To learn to write well is to pursue a connection between your facility with language and the content, intellectual and otherwise, of your character. I do not mean by this that those who cannot write well have no character or that writing is the only way that people can demonstrate their character. I mean, simply, that you cannot write well if you do not try to make this connection, because not to try is to fail, as a writer, in holding yourself accountable for the quality of your own thinking. Or, to put it another way, it is to fail to take your own intellect seriously.

To write well and with purpose, it is also necessary to read with purpose, which means to approach texts not simply as something you are required to read, but as repositories of ideas, as entries into experiences, that deserve and, in the end, may command your attention. I do not assume that each student in my class will enjoy the texts I have assigned—and you will have an opportunity write about the experience of not enjoying them, if you so choose—but I do expect that you will take those texts seriously, as opportunities to learn something about reading, about literature and its place in our culture, and about yourselves. If you do that, I think you will find our class discussions and the assignments I ask you to do interesting, challenging, and worthwhile.

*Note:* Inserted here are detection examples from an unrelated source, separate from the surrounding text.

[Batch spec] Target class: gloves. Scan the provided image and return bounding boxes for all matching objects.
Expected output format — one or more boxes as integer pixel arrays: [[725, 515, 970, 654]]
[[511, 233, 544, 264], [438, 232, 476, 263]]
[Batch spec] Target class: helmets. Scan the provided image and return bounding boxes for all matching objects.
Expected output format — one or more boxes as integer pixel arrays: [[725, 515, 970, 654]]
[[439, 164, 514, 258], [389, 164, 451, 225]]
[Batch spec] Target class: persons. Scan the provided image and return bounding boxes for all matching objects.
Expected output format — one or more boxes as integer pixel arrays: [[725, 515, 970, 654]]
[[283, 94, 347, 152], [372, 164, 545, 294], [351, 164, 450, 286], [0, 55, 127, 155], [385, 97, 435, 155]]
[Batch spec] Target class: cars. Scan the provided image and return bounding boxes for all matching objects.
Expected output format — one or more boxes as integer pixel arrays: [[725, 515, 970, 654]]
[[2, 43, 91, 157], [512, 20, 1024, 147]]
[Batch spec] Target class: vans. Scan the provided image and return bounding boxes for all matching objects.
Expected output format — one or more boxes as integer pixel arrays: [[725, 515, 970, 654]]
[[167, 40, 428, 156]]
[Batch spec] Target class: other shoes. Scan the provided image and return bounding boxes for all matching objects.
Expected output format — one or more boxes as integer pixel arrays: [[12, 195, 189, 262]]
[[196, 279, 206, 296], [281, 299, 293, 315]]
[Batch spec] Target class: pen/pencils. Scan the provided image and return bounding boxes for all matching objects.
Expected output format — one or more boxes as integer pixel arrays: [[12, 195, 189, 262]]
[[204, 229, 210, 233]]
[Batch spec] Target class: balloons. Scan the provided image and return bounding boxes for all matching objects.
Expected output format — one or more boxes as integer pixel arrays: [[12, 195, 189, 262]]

As a teacher, I measure my success not in how many A’s or B’s I give out—since grades reflect the surface of learning, not necessarily its quality—but in whether my students have begun to take on the responsibility of having ideas and of dis-covering within themselves the audacity (because I would be lying if I told you it did not take courage) to attempt to communicate those ideas in words that will command a reader’s attention above and beyond the fact that they were written in response to a classroom assignment. That responsibility, after all, is the foundation of both meaningful citizenship—in the sense of an engaged and critical participation in society—and the pursuit of a successful career, two core objectives of the liberal arts education you are here to acquire.